What are some of the external priorities and internal priorities that leaders should be focusing on?

Today's security leaders must navigate a complex cyber landscape by prioritizing their actions and resources effectively.

Internally, building a strong security culture and awareness is crucial. They must educate and train all employees on best practices like password management, phishing prevention, and data protection. Fostering a collaborative and trust-based culture between the security team and other business units, along with encouraging reporting and feedback mechanisms for security issues, is essential.
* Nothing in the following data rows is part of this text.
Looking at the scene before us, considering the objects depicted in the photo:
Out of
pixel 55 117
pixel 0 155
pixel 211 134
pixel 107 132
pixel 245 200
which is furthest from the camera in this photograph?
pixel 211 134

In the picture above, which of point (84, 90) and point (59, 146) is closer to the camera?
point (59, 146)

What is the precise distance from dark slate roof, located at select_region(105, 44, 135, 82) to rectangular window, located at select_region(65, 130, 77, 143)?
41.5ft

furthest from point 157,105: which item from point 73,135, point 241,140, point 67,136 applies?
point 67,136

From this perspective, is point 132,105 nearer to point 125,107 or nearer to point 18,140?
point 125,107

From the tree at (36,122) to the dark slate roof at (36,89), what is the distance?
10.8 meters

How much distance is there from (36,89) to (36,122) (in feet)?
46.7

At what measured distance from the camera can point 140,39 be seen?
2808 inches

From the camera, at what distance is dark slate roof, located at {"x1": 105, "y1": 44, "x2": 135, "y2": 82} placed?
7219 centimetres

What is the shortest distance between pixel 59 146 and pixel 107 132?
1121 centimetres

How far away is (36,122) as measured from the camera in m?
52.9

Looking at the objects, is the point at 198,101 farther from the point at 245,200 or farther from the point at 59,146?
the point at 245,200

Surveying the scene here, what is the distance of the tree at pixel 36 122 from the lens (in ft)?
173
Externally, strengthening the security partnership and ecosystem is paramount. This involves establishing and maintaining robust relationships with peers, customers, partners, regulators, and law enforcement agencies. Active participation in information sharing platforms, security forums, and collaborative initiatives is vital. Each organization may have unique needs, so aligning security strategies with business goals and continuously monitoring and improving security performance is key.

How can cyber leaders work with corporate peers to win buy-in from C-suites and boards of directors?

Cyber leaders face the challenge of gaining buy-in from corporate peers, C-suites, and boards of directors for investing in cybersecurity. To achieve this, they must employ strategic approaches that resonate with these stakeholders:

Speak their language: Cyber leaders should communicate cyber risks and benefits in business terms, such as revenue, reputation, customer satisfaction, and compliance, avoiding technical jargon and acronyms that may confuse or alienate the audience. Think translating tech-speak into exec-speak.

Demonstrate impact: Using data, metrics, and benchmarks, cyber leaders must showcase the impact of cybersecurity on business performance and objectives, illustrating how it can enable or hinder growth, innovation, and differentiation.

Align with the strategy: Cyber leaders should align the cybersecurity strategy with the business strategy, showing how it supports and facilitates business goals and initiatives, identifying key drivers and priorities to address cyber risks and opportunities.

Build trust and credibility: By being transparent, accountable, and collaborative, cyber leaders can establish and maintain trust and credibility with business leaders, providing regular updates and reports on cybersecurity status, progress, achievements, and challenges, and seeking feedback and input.

Partner with stakeholders: Cyber leaders need to collaborate with various stakeholders, such as finance, legal, human resources, and marketing, understanding their needs and involving them in cybersecurity planning and decision-making, leveraging their expertise and resources.

It is important to note that each organization may have unique cultures and dynamics, requiring a proactive, persuasive, and adaptable approach for success.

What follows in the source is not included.